Let’s go back in time... In 2003 I was advising UK charities on how they could best use the Internet to benefit their members. My belief was that they should be using it to facilitate peer-support and information exchange, to bring people in need, who were often spread out across the country (or world), closer together. We were ‘building online communities’. It was all very exciting. It was damnable hard work.

To start off with I had huge difficulties convincing them that the Internet was the perfect medium for this. This was exacerbated by their instinctive desire to maintain strict control over their communities. They wanted to create a centralised, organised, hub, in which any user-generated content had to be approved by some shadowy figure in their marketing department. They were, I thought, unnaturally terrified of ‘trolls’ and other cyber-miscreants, who might post libellous nonsense on their site.

Gradually, through a process of coaxing and repetition, some of my clients loosened their grip. A couple allowed me to let their users complete detailed personal profiles and write un-moderated blogs. It was a radical departure. We even let users post up photos! This had the lawyers writhing in paroxysms of fear and apprehension, but it felt right.

Around this time MySpace hit the headlines for having 25 million users. Truly they had done something special – but I was curious that the by-line to every story was almost always “and yet, their website looks so shit”. Compared to our carefully sculpted sites, MySpace seemed (and, as it happens, was) a horrible a morass of tangled HTML, garish design and boob-shots. What had they done so right?

Soon, we began to notice that the sites we had ‘decentralised’ and allowed users to inhabit more freely, were gaining traction much faster than the tightly managed ‘online communities’ maintained by other clients. These users were finding each other, reading about each other, starting conversations, and even having relationships… They were becoming networks of people, rather than faceless users of a hosted community site.

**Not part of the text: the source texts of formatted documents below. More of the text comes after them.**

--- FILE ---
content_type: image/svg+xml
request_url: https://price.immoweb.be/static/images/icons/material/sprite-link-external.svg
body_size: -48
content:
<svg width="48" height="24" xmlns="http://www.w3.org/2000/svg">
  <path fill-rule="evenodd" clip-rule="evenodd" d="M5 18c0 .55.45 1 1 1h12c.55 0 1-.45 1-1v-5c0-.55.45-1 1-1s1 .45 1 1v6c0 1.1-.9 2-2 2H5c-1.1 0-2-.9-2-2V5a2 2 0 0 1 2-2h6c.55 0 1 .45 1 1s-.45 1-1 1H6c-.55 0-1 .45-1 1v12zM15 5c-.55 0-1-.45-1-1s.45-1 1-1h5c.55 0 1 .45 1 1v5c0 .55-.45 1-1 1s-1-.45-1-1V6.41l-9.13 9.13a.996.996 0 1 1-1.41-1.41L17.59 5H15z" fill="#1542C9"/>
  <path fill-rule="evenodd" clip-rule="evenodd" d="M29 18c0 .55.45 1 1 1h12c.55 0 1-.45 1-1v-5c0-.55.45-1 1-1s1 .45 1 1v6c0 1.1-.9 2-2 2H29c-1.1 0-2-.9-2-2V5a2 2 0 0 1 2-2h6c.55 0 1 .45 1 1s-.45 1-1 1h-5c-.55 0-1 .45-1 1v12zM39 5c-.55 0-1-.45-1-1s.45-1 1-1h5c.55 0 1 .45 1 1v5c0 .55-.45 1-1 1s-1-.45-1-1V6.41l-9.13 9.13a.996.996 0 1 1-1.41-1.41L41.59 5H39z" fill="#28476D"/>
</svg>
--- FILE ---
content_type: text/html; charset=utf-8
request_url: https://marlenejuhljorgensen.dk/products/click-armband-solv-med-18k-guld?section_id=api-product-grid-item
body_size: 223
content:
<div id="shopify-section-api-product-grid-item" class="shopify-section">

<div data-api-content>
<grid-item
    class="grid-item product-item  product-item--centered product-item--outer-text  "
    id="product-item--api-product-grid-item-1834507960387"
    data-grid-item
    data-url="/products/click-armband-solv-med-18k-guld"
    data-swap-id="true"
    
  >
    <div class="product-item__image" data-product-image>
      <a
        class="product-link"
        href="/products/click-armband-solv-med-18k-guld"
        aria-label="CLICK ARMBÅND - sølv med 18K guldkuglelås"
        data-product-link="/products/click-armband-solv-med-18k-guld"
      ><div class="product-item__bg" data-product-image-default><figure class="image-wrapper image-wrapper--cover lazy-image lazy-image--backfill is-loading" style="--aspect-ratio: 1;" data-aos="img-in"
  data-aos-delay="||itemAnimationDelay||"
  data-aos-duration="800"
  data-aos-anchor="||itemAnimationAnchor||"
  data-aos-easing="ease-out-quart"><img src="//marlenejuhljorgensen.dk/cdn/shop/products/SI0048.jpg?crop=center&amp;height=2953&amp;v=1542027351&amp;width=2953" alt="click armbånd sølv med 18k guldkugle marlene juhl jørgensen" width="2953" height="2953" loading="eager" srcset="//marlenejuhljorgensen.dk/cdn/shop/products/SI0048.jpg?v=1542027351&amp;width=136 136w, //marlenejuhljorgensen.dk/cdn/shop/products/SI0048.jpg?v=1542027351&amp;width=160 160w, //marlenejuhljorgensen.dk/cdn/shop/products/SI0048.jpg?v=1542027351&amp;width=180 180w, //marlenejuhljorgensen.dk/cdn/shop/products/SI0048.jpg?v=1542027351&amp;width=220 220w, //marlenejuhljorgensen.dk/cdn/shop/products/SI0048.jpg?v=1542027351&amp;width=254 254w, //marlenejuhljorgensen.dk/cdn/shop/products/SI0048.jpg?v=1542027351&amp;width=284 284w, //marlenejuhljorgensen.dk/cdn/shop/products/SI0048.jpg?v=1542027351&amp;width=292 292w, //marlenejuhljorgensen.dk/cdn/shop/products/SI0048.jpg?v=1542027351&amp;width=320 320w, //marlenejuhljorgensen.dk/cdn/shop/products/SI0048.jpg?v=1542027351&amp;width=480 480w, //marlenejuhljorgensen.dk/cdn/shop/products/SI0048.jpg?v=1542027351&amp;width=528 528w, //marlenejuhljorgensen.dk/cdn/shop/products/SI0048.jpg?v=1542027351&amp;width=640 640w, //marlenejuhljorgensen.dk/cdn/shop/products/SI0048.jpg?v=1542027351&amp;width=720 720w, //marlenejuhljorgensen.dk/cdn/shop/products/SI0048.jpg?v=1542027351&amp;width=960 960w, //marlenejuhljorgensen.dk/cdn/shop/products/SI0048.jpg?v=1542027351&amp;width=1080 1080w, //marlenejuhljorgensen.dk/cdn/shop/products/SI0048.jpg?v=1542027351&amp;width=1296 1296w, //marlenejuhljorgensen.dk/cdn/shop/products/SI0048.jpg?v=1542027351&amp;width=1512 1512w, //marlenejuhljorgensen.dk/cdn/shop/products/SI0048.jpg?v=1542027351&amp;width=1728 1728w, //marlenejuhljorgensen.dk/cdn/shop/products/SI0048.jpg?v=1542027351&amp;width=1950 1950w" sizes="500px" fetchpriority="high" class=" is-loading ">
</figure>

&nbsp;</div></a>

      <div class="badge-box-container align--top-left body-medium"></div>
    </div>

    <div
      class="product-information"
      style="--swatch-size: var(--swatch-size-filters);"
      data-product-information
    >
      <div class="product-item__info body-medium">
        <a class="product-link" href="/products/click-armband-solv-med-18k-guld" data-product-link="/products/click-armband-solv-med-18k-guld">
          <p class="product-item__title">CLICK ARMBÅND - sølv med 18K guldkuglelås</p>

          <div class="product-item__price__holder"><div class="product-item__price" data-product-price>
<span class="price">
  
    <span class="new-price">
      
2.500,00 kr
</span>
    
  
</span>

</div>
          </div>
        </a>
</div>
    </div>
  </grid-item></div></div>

Naturally, being an entrepreneurial kind of fellow, I quit being a consultant and set up my own ‘social network’. This post is now starting to overlap with one below, but needless to say, we didn’t go on to be the, erm, first Facebook. Looking back, I realise that, while we had understood what was happening, we hadn't thought about why it was happening. We hadn’t yet learnt the fundamental premise of social networking: that social networks develop from the enthusiasm with which people are prepared to share aspects of their life with each other. In other words, that the hub is not the community, it’s the individual, and that ‘social networking’ only occurs when these personal hubs are connected.

What MySpace did so effectively in 2005, and what Facebook has superlatively outclassed them at ever since, was to effectively connect personal hubs. It’s what we failed to do in our small business and what so many big businesses continue to misunderstand today.

So what counts as a hub? Well, that depends on the purpose of the social network - and it would take some anyalysing, but certainly it requires an identity (e.g. profile), plus a range of content/activities that can be updated and shared. Beyond that it's all about implementing clever forms of (increasingly passive) interaction - such as the Facebook newsfeed, gifts and pokes.

To my mind, this is how social networking became what it is today. So what does it tell us for the future? Well, the funny thing is, the personal hub has been used in marketing for a long time - it's where we got pyramid selling and tupperware parties - yet this time it can reach even our most extended circle of acquaintances at virtually no per-head cost. It's pyramid selling on steroids! I see both the fragmentation of major social networks, as they widgetise themselves into sub-networks, and the proliferation of niche networks, as we move along the 'long tail' of social networking, happening over the next 5-10 years. Within that time I guarantee there will be a social network about social networking. Hmmmm, can't wait.